営業利益が前連結会計年度と比べて114億98百万円増加したことを主因として、そのほか、サイアムガス社からの受取配当金5億23百万円の増加や、受取保険金の3億78百万円の減少、デリバティブ利益の51百万円の減少、社債発行費の82百万円の増加等が経常利益の主な増減要因となっております。
(ⅳ)親会社株主に帰属する当期純利益の状況
親会社株主に帰属する当期純利益は、前連結会計年度に比べて58億81百万円増加(308.3%増加)の77億89百万円となりました。
主な増減要因として、経常利益が前連結会計年度と比べて111億35百万円増加した一方、投資有価証券売却益の7億44百万円の減少や、減損損失の21億50百万円の増加、また課税所得の増加に伴い法人税等が27億76百万円増加したためです。なお、減損損失の内訳については、「第5 経理の状況 1 連結財務諸表等(1)連結財務諸表 注記事項 (連結損益計算書関係)※5.減損損失」をご参照ください。
②キャッシュ・フローの状況の分析・検討内容並びに資本の財源及び資金の流動性に係る情報
キャッシュ・フローの状況の分析・検討内容は、「(1)経営成績等の状況の概要 ②キャッシュ・フローの状況」に記載しております。
当社グループは、事業活動に必要な資金を安定的に確保するとともに、経済環境の急激な変化に耐えうる流動性を維持することを基本方針としております。

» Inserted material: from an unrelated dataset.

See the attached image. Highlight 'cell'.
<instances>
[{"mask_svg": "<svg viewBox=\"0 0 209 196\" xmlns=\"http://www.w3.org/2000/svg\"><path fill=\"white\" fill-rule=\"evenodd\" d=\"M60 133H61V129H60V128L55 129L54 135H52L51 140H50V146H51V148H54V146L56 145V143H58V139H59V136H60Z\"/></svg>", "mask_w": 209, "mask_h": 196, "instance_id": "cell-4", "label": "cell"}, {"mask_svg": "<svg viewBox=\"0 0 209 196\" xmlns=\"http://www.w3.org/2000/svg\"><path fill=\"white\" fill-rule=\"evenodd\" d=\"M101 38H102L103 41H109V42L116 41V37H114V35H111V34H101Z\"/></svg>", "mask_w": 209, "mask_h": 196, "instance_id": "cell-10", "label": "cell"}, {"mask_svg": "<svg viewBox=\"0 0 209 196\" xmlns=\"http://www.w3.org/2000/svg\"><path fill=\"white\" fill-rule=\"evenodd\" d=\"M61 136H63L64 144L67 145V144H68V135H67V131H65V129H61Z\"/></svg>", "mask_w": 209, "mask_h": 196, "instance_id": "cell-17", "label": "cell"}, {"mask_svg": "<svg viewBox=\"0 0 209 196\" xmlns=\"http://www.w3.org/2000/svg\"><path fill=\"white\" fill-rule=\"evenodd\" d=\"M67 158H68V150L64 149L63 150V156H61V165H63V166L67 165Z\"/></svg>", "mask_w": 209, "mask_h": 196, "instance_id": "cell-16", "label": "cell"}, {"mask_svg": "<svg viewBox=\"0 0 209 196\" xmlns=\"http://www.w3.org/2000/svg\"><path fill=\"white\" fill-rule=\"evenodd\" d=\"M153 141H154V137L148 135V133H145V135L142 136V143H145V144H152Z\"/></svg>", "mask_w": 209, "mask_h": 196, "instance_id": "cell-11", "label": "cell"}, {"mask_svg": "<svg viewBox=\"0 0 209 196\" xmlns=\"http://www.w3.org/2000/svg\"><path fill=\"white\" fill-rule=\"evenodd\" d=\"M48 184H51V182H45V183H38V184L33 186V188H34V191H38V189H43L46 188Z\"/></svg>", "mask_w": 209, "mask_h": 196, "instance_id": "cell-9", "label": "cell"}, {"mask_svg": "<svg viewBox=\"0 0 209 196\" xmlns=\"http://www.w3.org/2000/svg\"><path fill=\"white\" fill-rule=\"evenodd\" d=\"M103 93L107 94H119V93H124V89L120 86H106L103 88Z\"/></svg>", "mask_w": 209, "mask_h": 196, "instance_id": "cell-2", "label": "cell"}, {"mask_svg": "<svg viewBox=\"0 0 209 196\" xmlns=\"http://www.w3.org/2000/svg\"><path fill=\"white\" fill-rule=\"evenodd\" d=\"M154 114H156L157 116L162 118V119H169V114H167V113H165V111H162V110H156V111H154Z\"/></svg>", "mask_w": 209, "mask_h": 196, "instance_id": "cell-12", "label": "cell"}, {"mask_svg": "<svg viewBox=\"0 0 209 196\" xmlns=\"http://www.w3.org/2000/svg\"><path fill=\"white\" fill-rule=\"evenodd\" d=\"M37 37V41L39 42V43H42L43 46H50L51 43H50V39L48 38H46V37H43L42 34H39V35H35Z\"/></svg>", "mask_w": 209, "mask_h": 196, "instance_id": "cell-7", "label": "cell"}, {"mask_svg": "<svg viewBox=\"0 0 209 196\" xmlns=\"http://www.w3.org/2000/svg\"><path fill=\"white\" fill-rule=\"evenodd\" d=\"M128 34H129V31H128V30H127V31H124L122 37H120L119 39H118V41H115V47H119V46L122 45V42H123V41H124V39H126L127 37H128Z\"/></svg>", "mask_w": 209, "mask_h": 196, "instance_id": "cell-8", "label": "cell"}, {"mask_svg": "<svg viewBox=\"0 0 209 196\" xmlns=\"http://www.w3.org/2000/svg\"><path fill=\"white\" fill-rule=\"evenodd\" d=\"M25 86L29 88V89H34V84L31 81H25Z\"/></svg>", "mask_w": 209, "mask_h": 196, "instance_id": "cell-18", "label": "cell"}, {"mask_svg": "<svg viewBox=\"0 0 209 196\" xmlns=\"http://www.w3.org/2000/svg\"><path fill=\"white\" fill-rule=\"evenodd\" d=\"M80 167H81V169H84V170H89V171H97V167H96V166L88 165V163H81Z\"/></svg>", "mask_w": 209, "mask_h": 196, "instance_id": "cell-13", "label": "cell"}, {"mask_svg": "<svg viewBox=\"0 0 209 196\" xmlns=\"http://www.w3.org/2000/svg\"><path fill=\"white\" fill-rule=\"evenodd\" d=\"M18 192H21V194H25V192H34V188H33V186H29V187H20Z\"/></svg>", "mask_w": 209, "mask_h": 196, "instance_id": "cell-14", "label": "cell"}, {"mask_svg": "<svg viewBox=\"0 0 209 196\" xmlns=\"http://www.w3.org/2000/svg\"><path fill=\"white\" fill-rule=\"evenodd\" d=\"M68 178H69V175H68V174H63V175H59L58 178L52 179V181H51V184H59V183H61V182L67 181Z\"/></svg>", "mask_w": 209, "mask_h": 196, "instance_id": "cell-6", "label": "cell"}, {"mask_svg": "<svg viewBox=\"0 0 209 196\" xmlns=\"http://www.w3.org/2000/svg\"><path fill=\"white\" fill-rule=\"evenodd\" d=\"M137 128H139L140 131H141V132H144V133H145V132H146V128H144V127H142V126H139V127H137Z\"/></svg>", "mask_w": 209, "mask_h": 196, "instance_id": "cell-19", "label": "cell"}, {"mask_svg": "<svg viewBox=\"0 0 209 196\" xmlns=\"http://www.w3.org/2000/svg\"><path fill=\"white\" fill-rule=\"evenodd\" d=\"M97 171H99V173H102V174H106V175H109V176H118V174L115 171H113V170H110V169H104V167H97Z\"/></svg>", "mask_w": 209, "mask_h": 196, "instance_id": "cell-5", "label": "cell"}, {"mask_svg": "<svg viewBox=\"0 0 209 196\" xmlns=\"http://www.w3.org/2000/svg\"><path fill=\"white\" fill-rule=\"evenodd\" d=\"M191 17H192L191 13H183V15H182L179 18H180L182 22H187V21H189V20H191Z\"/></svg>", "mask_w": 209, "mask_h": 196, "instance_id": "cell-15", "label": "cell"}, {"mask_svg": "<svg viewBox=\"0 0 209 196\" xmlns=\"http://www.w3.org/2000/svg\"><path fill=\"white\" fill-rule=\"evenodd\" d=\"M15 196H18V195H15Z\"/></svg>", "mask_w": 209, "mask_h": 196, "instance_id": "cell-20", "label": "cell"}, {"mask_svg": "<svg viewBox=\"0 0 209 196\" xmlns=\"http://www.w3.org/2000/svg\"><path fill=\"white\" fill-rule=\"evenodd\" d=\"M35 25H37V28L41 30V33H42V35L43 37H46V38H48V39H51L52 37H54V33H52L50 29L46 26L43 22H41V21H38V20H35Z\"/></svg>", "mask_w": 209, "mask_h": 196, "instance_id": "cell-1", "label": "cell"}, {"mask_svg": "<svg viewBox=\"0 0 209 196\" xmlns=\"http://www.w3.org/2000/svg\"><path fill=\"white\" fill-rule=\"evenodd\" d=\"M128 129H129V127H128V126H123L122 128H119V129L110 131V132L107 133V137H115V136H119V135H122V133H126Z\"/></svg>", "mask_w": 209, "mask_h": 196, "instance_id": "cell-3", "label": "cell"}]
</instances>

事業活動にかかる運転資金につきましては、営業キャッシュ・フローで獲得した資金を主な財源としておりますが、それに加えて金融機関からの短期借入により流動性を保持しています。また、当社と連結子会社間では、CMS(キャッシュ・マネジメント・システム)により資金融通を行うことで資金効率を高めております。
一方、設備資金等の長期資金につきましては、投資計画に基づき、市場金利動向や既存借入金の償還時期等を総合的に勘案し、金融機関からの長期借入により流動性を維持しております。
③重要な会計上の見積り及び当該見積りに用いた仮定
当社グループの連結財務諸表は、わが国において一般に公正妥当と認められる会計基準に基づき作成されております。詳細については、「第5 経理の状況 1 連結財務諸表等(1)連結財務諸表 注記事項 (重要な会計上の見積り)」に記載しております。
なお、この連結財務諸表の作成にあたっては、決算日現在において過去の実績等を勘案し合理的に判断して見積りを行っておりますが、実際の結果は、見積り特有の不確実性があるため、これらの見積りと異なる場合があります。